Data entries:
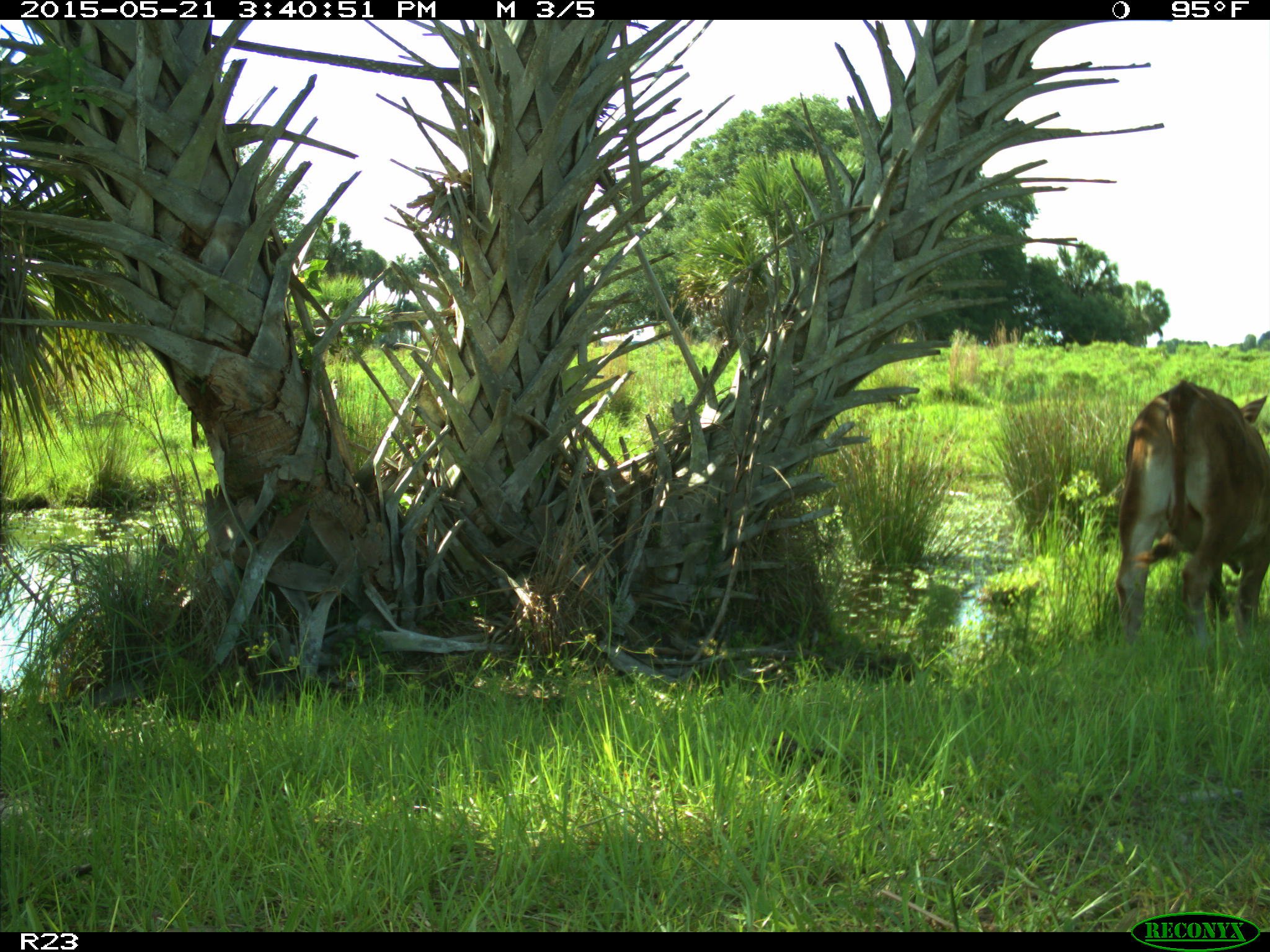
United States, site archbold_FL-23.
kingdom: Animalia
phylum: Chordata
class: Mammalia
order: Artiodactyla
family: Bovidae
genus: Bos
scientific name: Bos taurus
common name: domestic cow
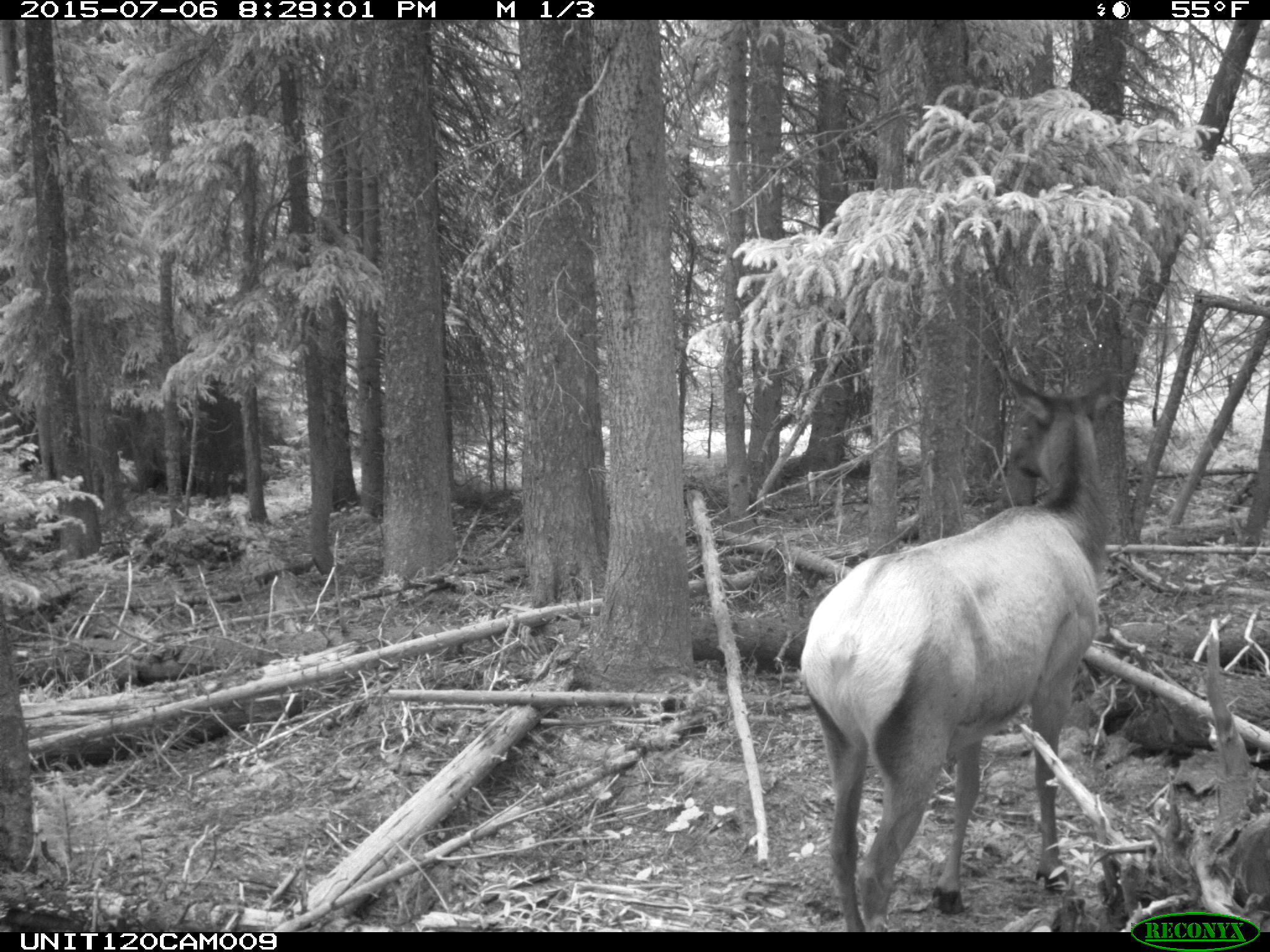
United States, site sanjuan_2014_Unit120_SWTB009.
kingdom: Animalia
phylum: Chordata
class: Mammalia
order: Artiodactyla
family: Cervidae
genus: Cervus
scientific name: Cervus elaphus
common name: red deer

==

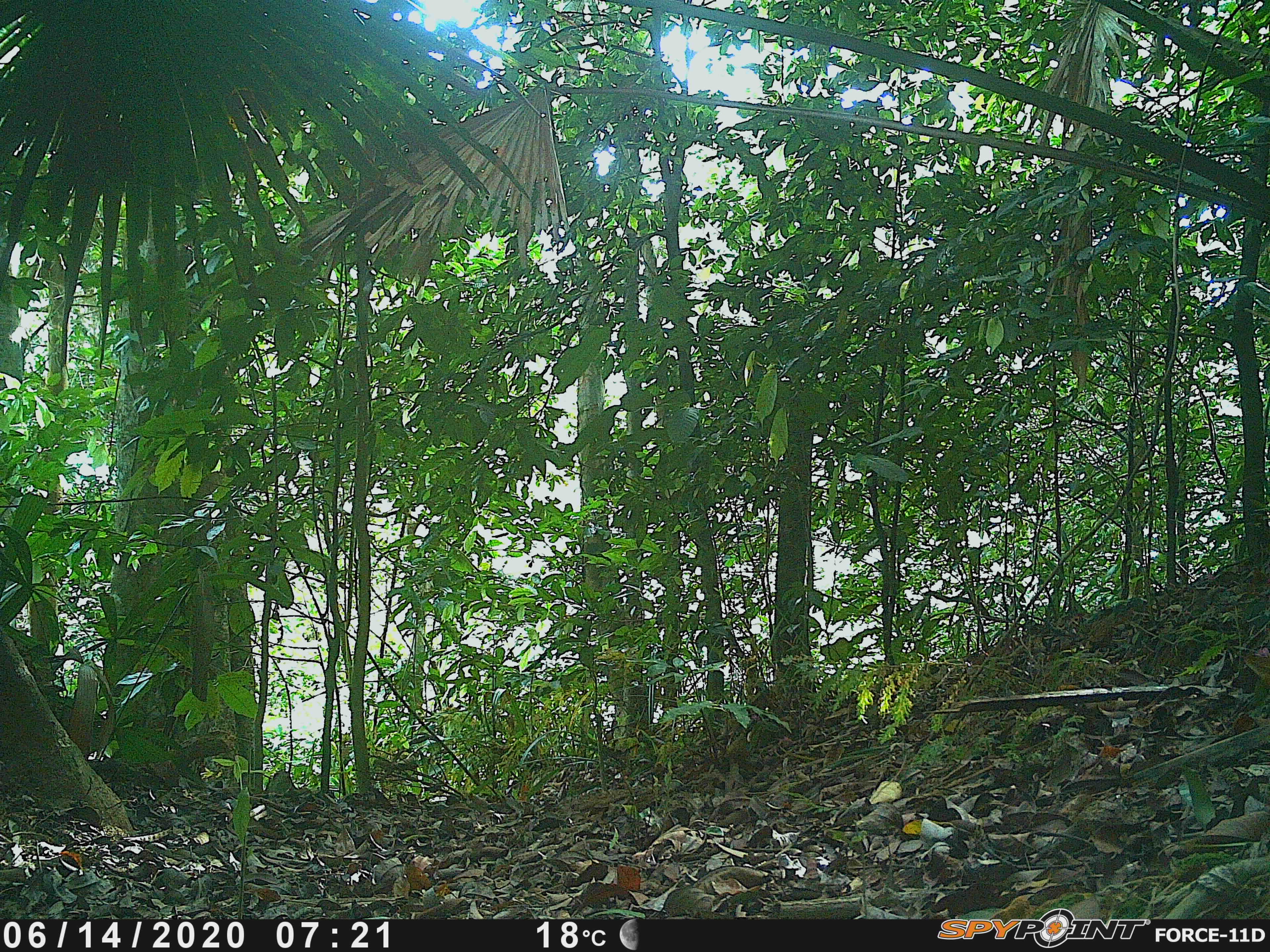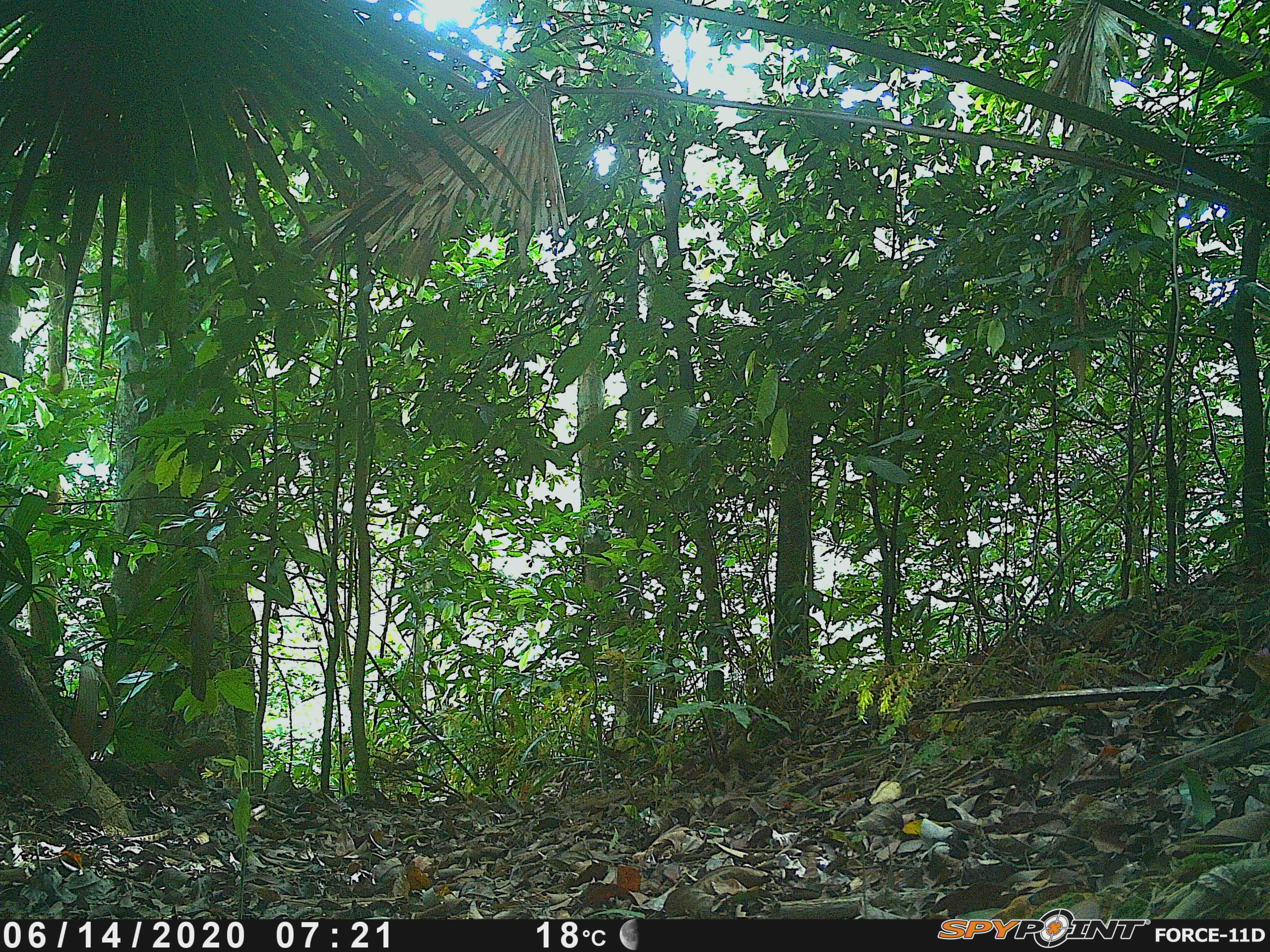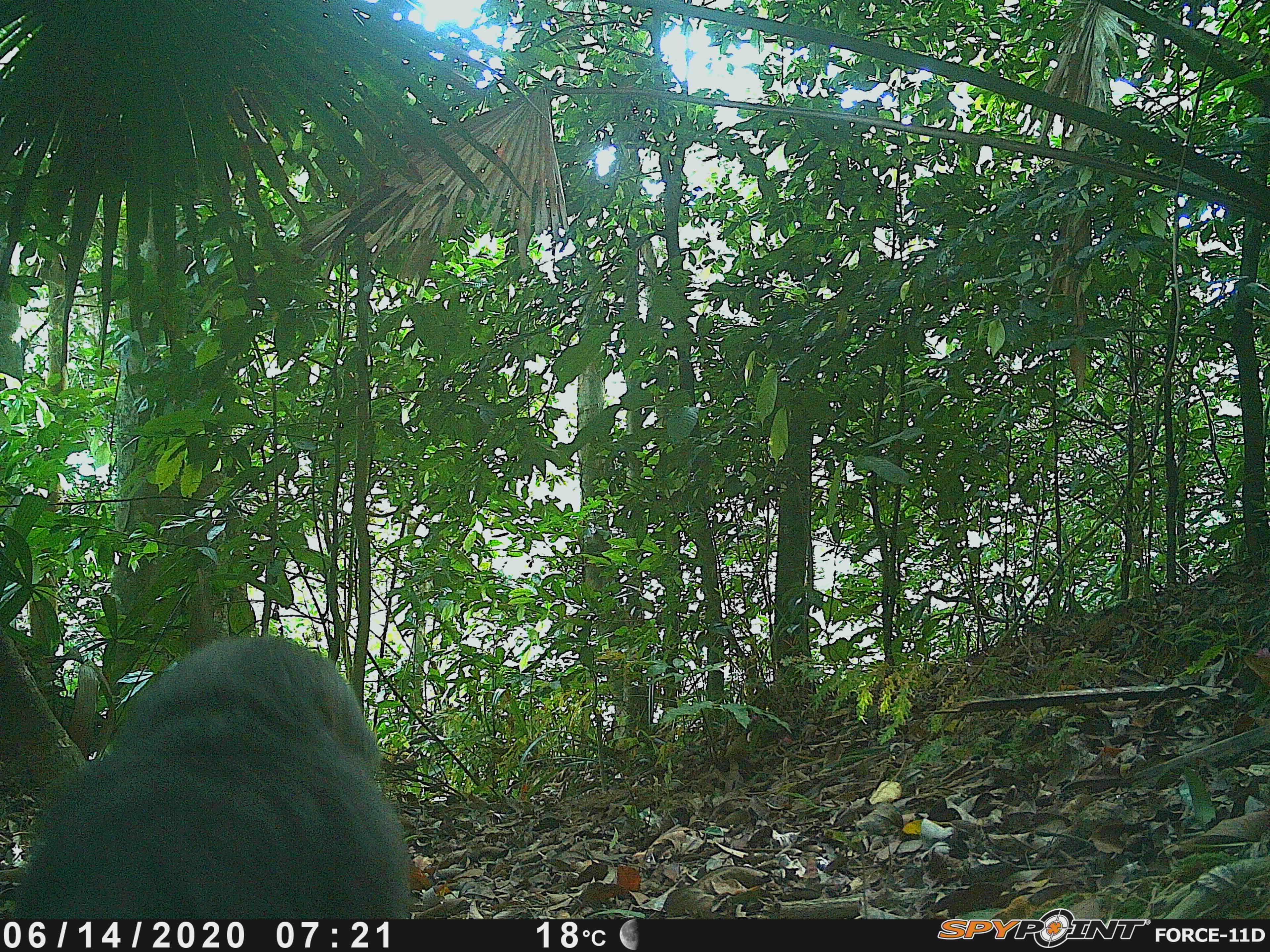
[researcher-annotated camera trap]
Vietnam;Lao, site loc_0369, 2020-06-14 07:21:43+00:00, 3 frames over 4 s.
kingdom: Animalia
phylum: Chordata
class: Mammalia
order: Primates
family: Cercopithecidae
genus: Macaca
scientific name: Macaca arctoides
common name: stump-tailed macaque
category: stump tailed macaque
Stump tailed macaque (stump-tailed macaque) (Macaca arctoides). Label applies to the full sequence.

▸ REQUIREMENT
Among the lines above, find the ones containing "United" and copy them.

▸ EXERCISE SOLUTION
United States, site archbold_FL-23.
United States, site sanjuan_2014_Unit120_SWTB009.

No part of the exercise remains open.